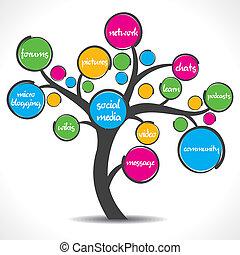 Ein farbenfroher sozialer Medienbaum.
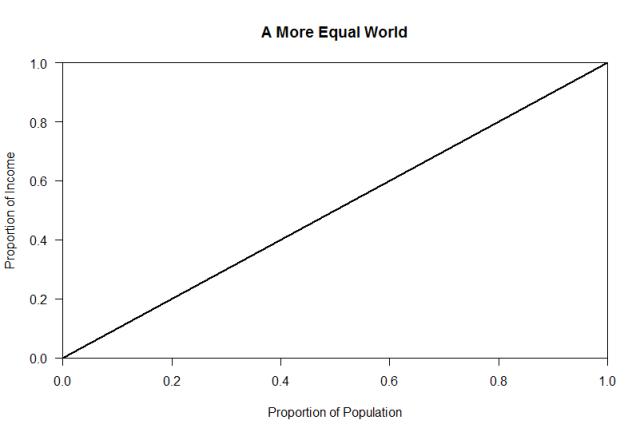 equalline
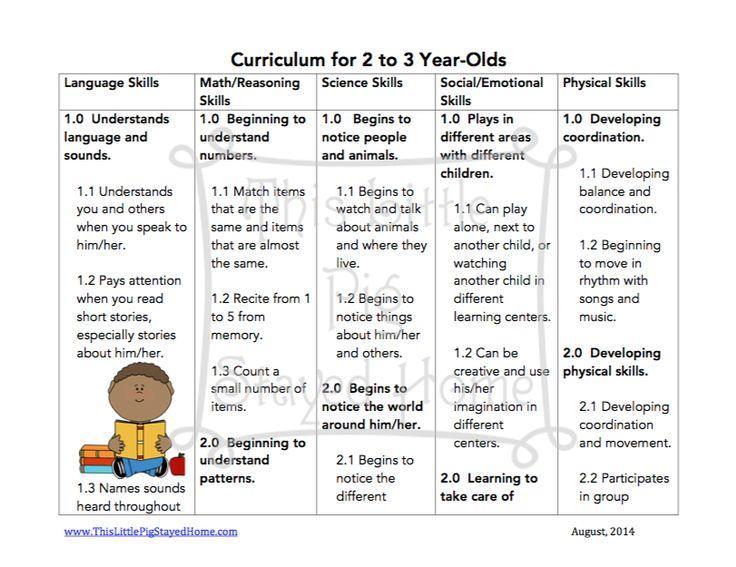 Preschool Worksheets Age 2-3 3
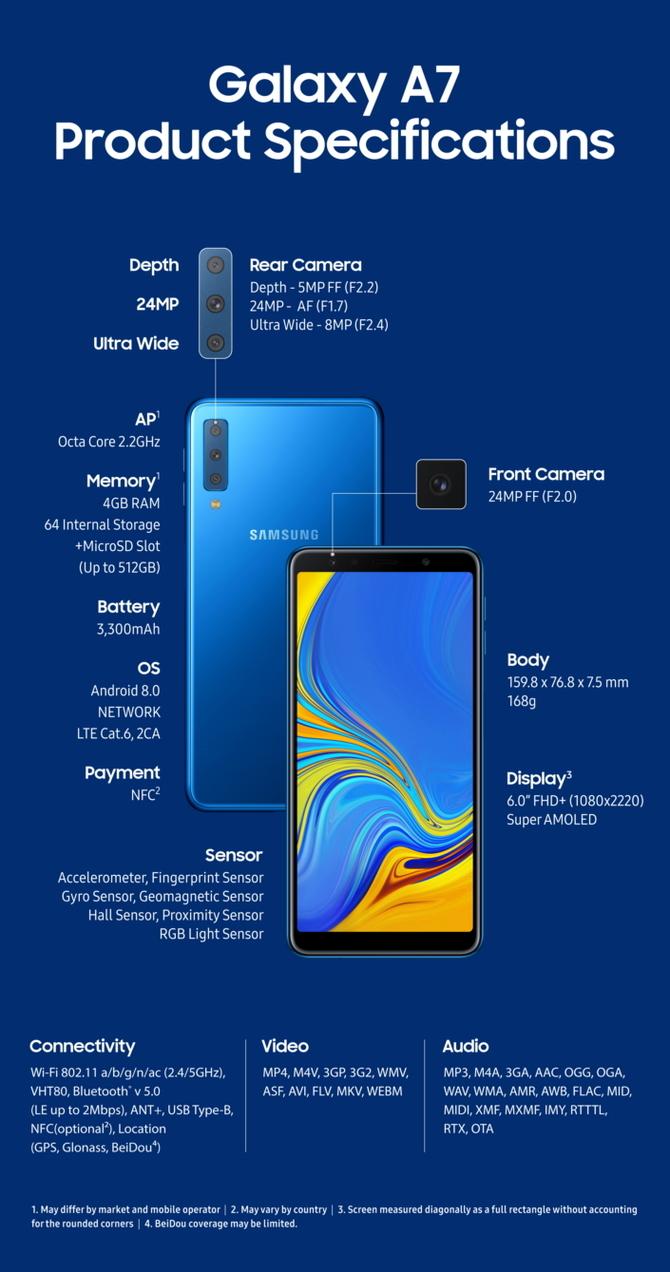 Samsung Galaxy A7 (2018) - nowy smartfon z potrójnym aparatem [3]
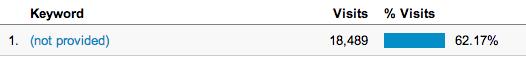 not provided in Google Analytics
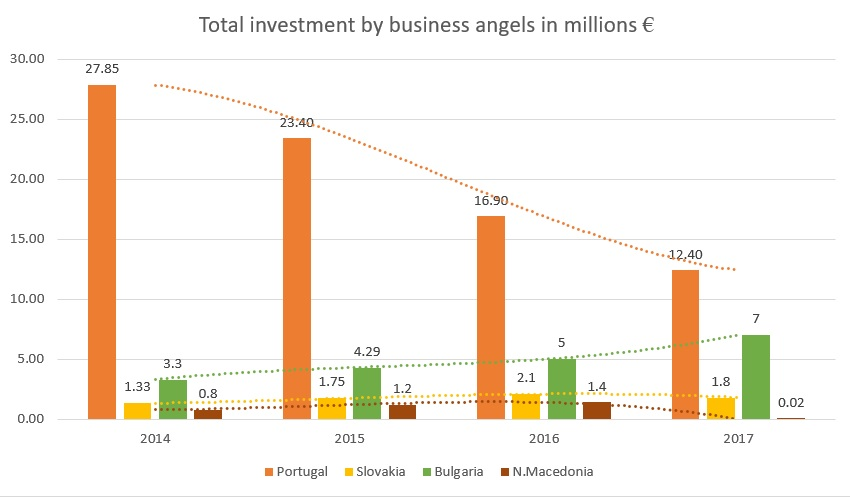 investments business angels N.Macedonia Portugal Slovakia Bulgaria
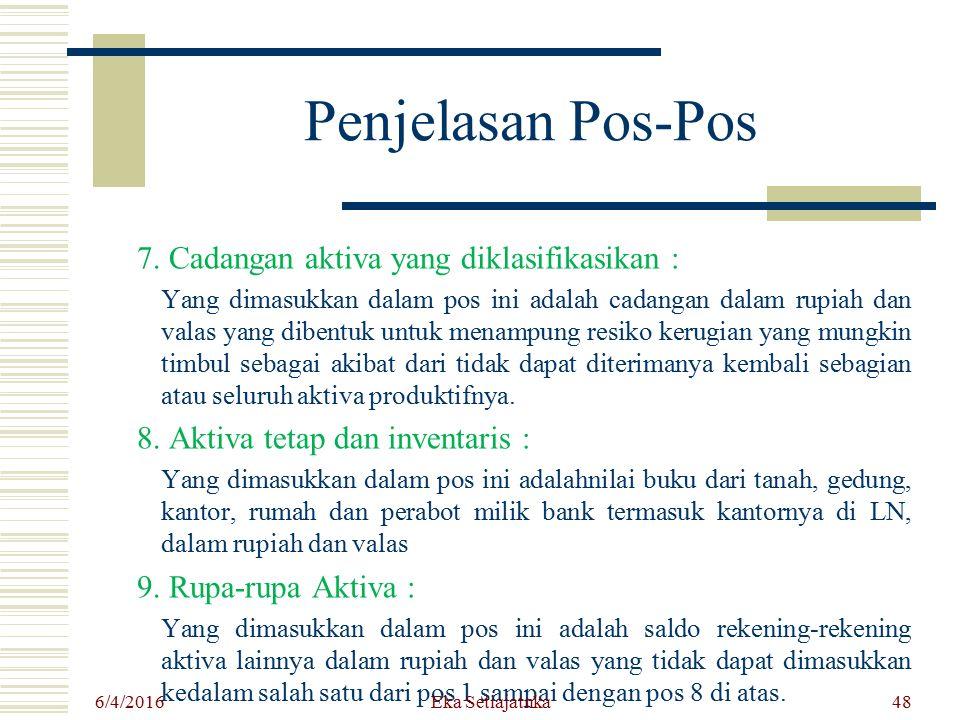 Penjelasan Pos-Pos 7. Cadangan aktiva yang diklasifikasikan : Yang dimasukkan dalam pos ini adalah cadangan dalam rupiah dan valas yang dibentuk untuk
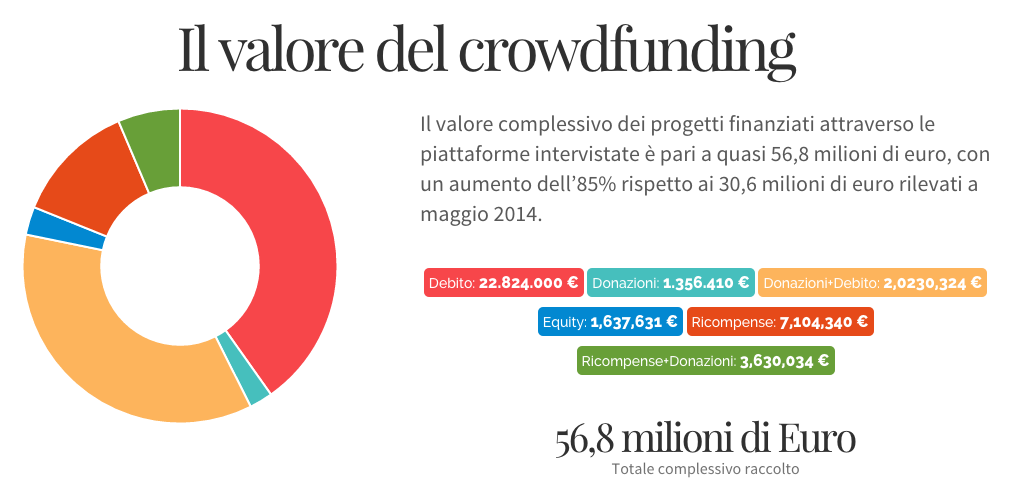 Piattaforme italiane di crowdfunding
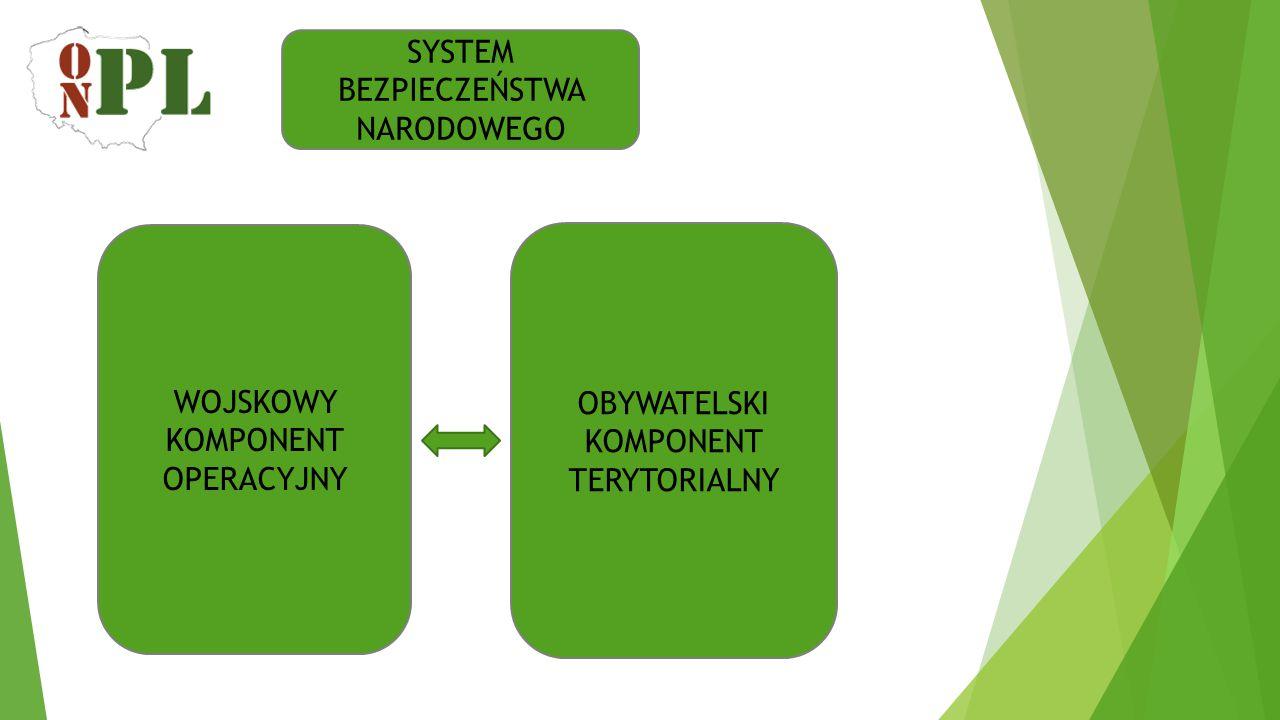 SYSTEM BEZPIECZEŃSTWA NARODOWEGO WOJSKOWY KOMPONENT OPERACYJNY OBYWATELSKI KOMPONENT TERYTORIALNY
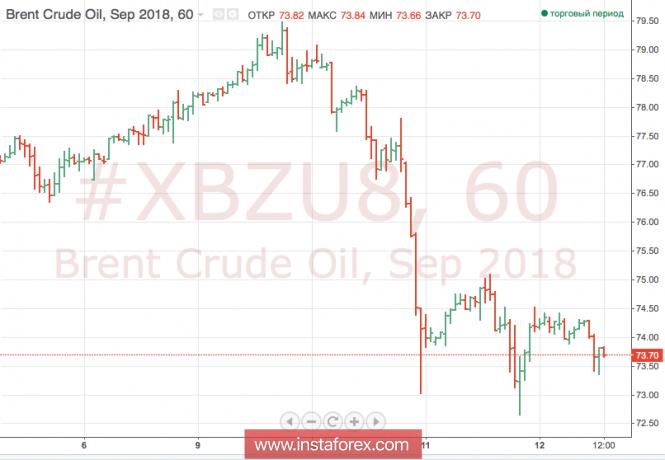 Нефть торгуется разнонаправленно, опасаясь роста предложения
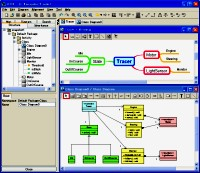 Mindmap with Class diagram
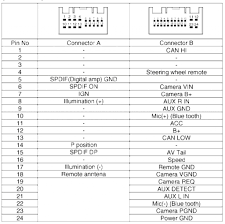 deh p3600 wiring diagram pioneer pin p8400bh within p4000ub stereo Pioneer Deh X6500bt Wiring-Diagram at Pioneer Deh P3600 Wiring Diagram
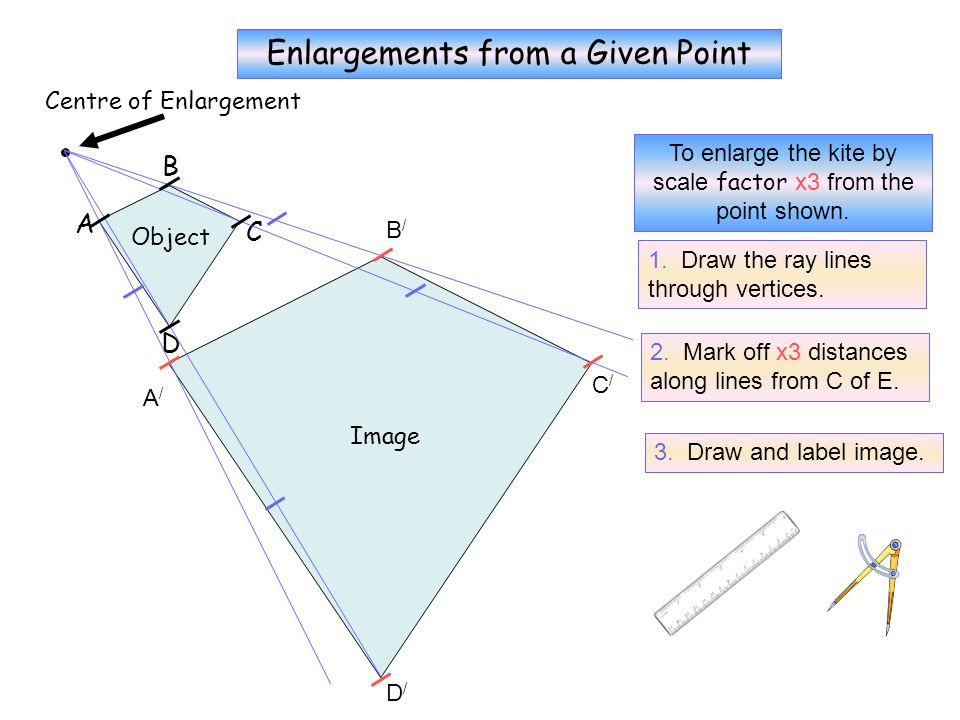 No Grid 2 Enlargements from a Given Point B A C D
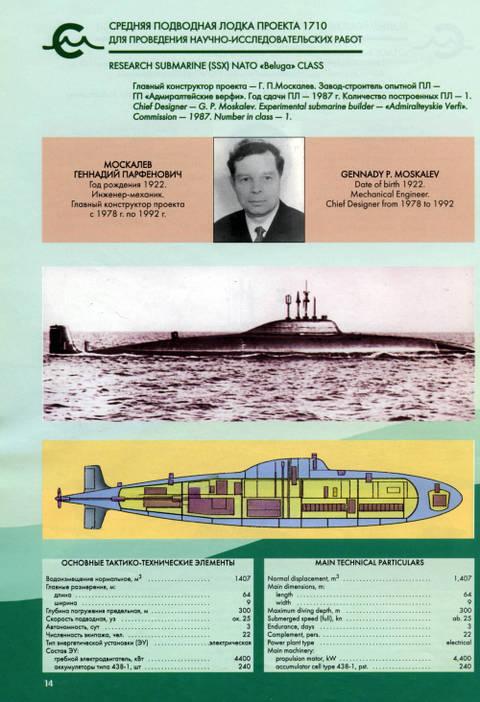 Проект 1710 «Макрель» - научно-исследовательская подводная лодка - лаборатория 9pIne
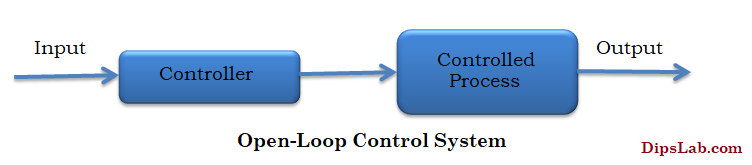 Open loop control system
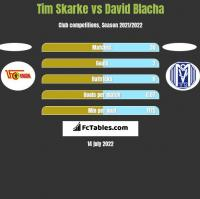 Tim Skarke vs David Blacha h2h player stats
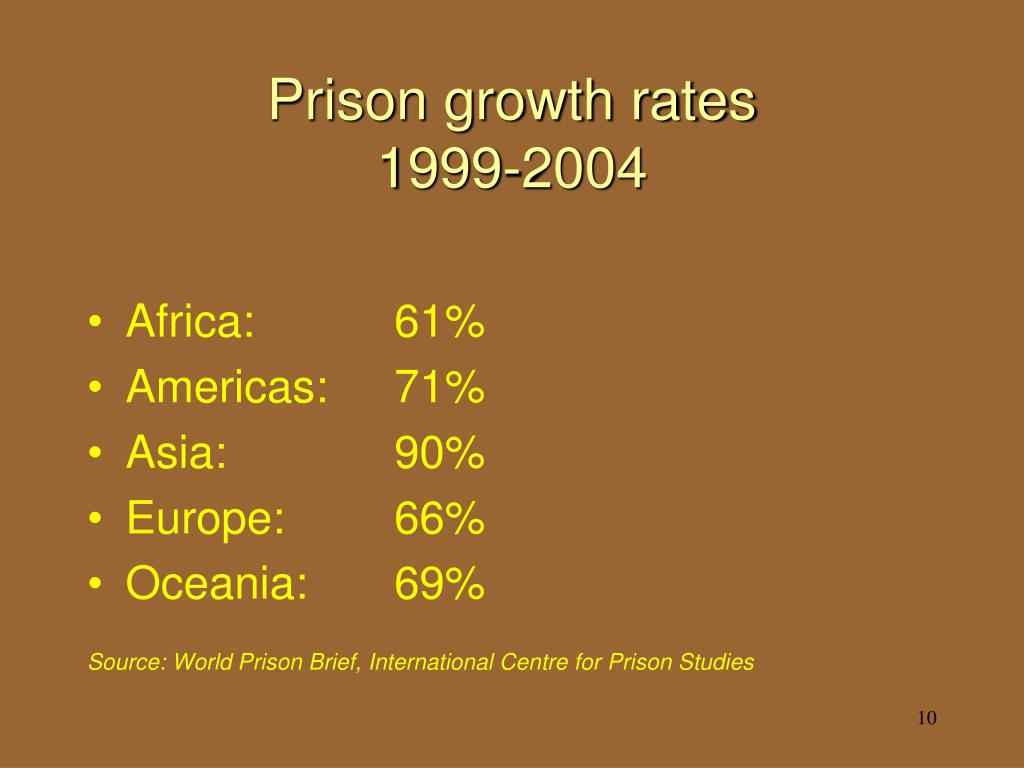 Prison growth rates
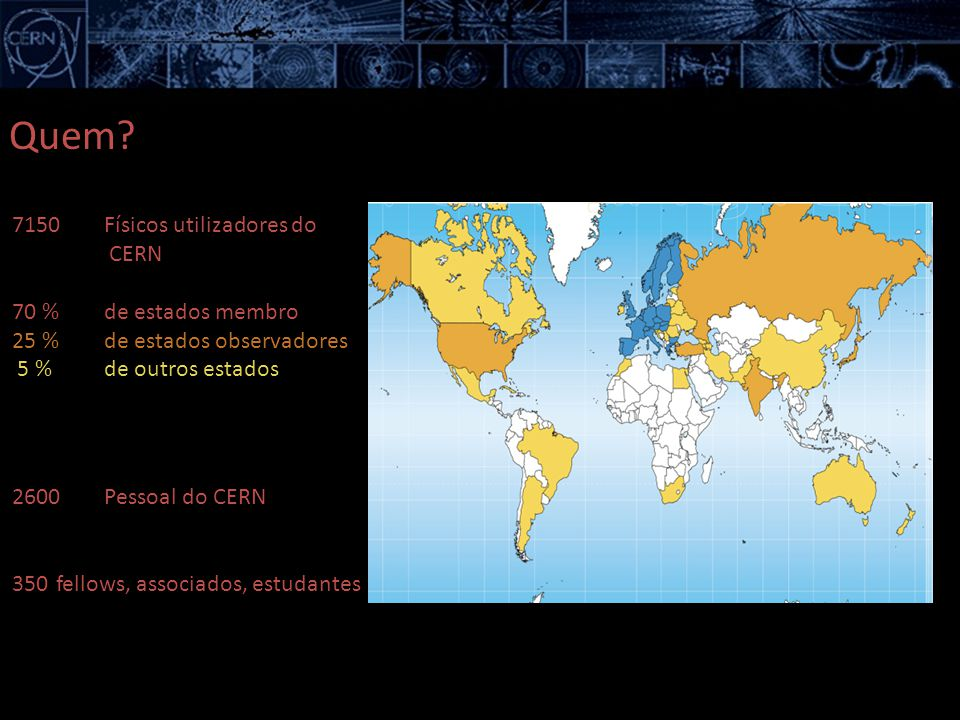 Quem? 7150 Físicos utilizadores do CERN 70 % de estados membro 25 % de estados observadores 5 % de outros estados 2600 Pessoal do CERN 350 fellows, as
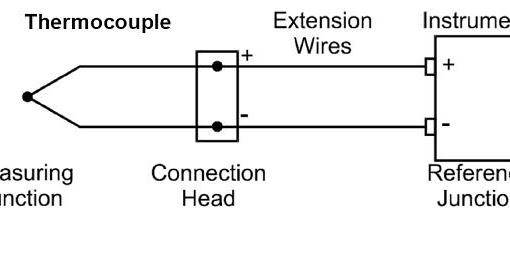 6 wire thermocouple diagram 4 wire thermocouple diagram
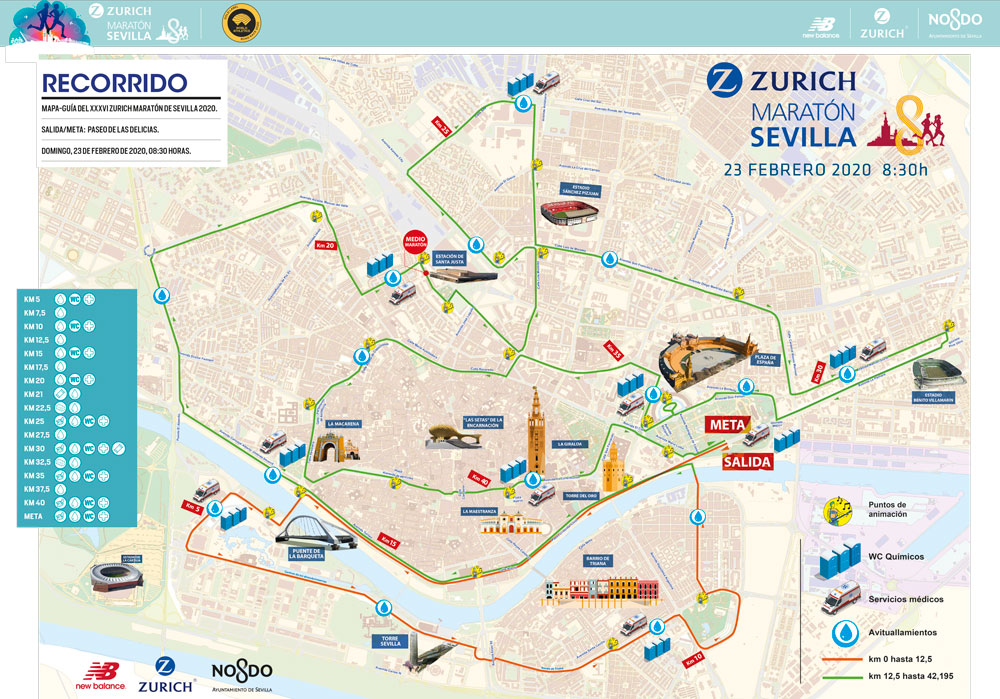 Strecke 2020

☆ ☆ ☆ ☆ ☆ ☆ ☆

All that is needed is the lines from the line holding "Tim Skarke vs David Blacha h2h player stats" to the final line of the listing above, repeated exactly, pictures excluded.

▶ _Task output_:
 Tim Skarke vs David Blacha h2h player stats
 Prison growth rates
 Quem? 7150 Físicos utilizadores do CERN 70 % de estados membro 25 % de estados observadores 5 % de outros estados 2600 Pessoal do CERN 350 fellows, as
 6 wire thermocouple diagram 4 wire thermocouple diagram
 Strecke 2020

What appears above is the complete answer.